While I don’t remember seeing Jason Mercier testify at the hearing, from his quotes in this morning’s P-I, the EFF’s budget analyst and I apparently agree that all of the state’s tax exemptions should be reviewed, and in a perfect world, revoked.
“From our perspective, you shouldn’t have any tax exemptions at all. The state should have a uniformly low tax rate that allows businesses to prosper or fail based on the free-market system, and not corporate welfare,” he said. “The answer is not to pick and choose the state’s winners and losers based on the power of a firm’s lobbyist, but to treat everybody equally with a uniformly low rate.”
He said that addressing problems with the tax code by granting exemptions is a solution for one business, “but not for the rest of the employers and employees who are being harmed by that problem.
“That was the biggest frustration with the state’s Boeing thing. Boeing wouldn’t have needed this massive tax break if the state had been addressing the legitimate business climate problems over the last decade,” he said.
“It’s a vicious cycle now because you have a bidding war between the states, trying to out-subsidize each other instead of trying to make the best business climate.”
I couldn’t agree more (which is really saying something, considering I vacillate between thinking the EFF’s political agenda is either stupid… or just shy of evil.) And considering Jason’s comments, I can’t help but wonder why the EFF didn’t join me in supporting Ron Sims’ Tax Plan, which would have met both of their stated goals: it eliminates business tax exemptions by eliminating business taxes entirely. As I wrote back in August:
While I personally had some initial reservations over this aspect of the plan, I have grown to appreciate it’s subtle brilliance. Eliminating corporate taxes is not only a clever political move in regards to the plan’s passage, it also eliminates one of the most corrupting forces in Olympia… the annual feeding frenzy of corporate lobbyists influencing legislators to pass billions of dollars of special interest sales and B&O tax exemptions. Without corporate taxes there can be no corporate tax exemptions. While the Sims’ plan is sure to be a job creator over all, it is certain to put more than a few lobbyists out of work.
To be fair to Jason, Sims’ plan was met with a stunning lack of imagination from both the right and the left. Sims proposed to eliminate the state portion of the B&O and sales tax, and replace the revenue with a graduated, personal income tax.

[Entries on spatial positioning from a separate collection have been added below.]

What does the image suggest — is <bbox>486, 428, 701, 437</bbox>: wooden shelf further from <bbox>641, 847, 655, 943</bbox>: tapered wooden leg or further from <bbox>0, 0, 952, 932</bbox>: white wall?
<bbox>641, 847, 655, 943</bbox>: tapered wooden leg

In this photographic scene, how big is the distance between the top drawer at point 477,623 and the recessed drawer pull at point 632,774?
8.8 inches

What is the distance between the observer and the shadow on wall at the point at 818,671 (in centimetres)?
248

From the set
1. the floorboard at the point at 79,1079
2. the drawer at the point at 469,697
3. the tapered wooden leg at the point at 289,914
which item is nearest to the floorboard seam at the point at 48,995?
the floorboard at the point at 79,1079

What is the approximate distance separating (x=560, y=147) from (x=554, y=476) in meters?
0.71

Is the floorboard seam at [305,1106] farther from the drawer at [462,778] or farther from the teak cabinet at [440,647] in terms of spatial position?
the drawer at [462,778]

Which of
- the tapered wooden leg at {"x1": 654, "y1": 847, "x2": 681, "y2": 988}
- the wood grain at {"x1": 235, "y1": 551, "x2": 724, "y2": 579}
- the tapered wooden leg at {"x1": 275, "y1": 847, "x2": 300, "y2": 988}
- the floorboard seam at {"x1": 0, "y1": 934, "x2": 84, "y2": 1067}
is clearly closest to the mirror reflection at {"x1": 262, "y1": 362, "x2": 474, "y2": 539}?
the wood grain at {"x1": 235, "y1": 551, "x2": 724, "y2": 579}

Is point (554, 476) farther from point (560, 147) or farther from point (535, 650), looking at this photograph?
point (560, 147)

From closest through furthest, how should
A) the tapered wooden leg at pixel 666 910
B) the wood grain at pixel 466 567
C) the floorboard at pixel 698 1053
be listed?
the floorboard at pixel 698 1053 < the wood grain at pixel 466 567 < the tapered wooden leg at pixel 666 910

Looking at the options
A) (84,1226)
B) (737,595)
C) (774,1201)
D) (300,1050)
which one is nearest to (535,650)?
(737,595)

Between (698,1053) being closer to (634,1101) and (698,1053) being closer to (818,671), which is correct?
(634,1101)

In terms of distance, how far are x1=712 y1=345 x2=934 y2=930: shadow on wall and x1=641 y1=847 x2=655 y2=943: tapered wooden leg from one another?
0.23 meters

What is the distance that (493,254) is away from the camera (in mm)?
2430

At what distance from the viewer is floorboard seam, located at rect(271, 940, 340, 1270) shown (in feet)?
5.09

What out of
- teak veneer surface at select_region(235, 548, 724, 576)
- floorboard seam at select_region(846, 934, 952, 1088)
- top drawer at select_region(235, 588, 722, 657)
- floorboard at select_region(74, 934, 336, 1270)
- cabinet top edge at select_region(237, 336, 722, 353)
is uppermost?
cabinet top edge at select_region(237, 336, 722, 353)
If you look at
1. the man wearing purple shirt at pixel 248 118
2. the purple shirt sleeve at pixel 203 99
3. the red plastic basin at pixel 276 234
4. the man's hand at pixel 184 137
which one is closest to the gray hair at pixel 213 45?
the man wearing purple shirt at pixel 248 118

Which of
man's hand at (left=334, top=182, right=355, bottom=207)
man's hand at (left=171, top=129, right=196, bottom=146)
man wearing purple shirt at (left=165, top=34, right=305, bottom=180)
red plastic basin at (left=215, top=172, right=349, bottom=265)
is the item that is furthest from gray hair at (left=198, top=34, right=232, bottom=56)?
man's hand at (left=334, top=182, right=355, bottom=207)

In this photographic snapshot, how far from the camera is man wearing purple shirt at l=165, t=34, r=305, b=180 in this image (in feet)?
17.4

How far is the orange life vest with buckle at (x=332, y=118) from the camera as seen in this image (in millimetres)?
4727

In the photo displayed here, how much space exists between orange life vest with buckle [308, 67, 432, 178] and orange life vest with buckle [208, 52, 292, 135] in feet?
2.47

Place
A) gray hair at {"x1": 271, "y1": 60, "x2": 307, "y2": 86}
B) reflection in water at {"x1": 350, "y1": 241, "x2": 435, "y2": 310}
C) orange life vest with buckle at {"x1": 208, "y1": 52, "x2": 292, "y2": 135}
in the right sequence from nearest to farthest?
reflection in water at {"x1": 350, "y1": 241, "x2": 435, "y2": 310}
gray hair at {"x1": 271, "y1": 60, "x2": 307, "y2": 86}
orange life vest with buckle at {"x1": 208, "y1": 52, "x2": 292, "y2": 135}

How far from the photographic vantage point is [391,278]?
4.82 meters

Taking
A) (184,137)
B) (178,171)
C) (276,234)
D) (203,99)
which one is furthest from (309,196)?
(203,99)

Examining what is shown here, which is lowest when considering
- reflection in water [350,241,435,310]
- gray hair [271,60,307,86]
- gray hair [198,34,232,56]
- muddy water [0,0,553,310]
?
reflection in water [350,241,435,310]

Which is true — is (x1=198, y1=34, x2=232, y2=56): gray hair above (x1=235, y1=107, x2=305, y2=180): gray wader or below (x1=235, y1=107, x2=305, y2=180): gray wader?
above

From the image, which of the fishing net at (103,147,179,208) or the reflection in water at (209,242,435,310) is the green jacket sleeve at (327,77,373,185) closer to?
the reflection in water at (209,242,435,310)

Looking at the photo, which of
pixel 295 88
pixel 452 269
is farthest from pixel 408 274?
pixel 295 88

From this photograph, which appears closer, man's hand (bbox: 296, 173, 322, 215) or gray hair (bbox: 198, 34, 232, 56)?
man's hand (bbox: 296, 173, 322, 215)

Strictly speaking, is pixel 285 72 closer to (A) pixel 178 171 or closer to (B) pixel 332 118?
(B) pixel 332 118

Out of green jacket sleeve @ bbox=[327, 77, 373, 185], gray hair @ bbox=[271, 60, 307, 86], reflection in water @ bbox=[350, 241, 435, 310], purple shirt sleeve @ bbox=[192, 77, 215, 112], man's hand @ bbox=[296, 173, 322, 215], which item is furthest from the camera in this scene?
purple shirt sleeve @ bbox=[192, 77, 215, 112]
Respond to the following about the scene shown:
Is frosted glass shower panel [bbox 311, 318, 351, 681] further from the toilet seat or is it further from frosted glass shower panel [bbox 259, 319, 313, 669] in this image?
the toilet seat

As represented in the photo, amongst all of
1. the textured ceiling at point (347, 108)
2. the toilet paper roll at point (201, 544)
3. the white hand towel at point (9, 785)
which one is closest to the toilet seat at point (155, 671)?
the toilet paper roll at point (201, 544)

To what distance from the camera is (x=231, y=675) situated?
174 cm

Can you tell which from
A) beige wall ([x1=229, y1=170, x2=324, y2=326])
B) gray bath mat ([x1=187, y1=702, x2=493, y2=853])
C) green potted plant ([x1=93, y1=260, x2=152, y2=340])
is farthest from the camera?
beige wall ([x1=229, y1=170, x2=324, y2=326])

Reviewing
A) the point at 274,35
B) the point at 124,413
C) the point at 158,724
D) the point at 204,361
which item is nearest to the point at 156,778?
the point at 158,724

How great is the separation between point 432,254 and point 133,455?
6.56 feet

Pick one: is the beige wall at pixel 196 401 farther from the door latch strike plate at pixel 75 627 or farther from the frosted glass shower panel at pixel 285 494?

This would have left the state with no direct tax on business operations, a thought so shocking to some of my fellow liberals that it sent many to orthopedists with tragic knee-jerk related injuries. Meanwhile, for people like Jason, the thought of even thinking about considering discussing the thought of the remotest possibility of a debate on an income tax, is apparently analogous to clutching a copy of Das Kapital to your breast, while belting out a rousing chorus of The Internationale.
I, on the other hand, have my eyes firmly on the prize: correcting Washington’s cruelly unfair tax system… by far the most regressive in the nation. And that is something the Sims Plan would clearly do, in spades.
If fully implemented, the Sims’ proposal would transform Washington’s tax structure from the most regressive in the nation to one of the least. That it would also create the most pro-business state tax environment in the US, while eliminating the economic distortion generated by our tangle of tax exemptions, is a definite bonus. Believe it or not, it is possible to be both liberal, and pro-business, and I’m confident that if more people took the time to seriously consider the Sims Plan, it could garner enthusiastic support from both sides of the aisle.
But I’m guessing that’s not what Jason and the EFF really want. For when they talk about eliminating taxes on businesses, they’re not particularly interested in replacing the revenue from somewhere else. Their goal is not just to eliminate taxes, but for the most part, to eliminate much of government as well.
So enjoy the porcine aviation while it lasts, for I’m guessing it will be cold day in Hell before the EFF and I voice agreement on tax policy again.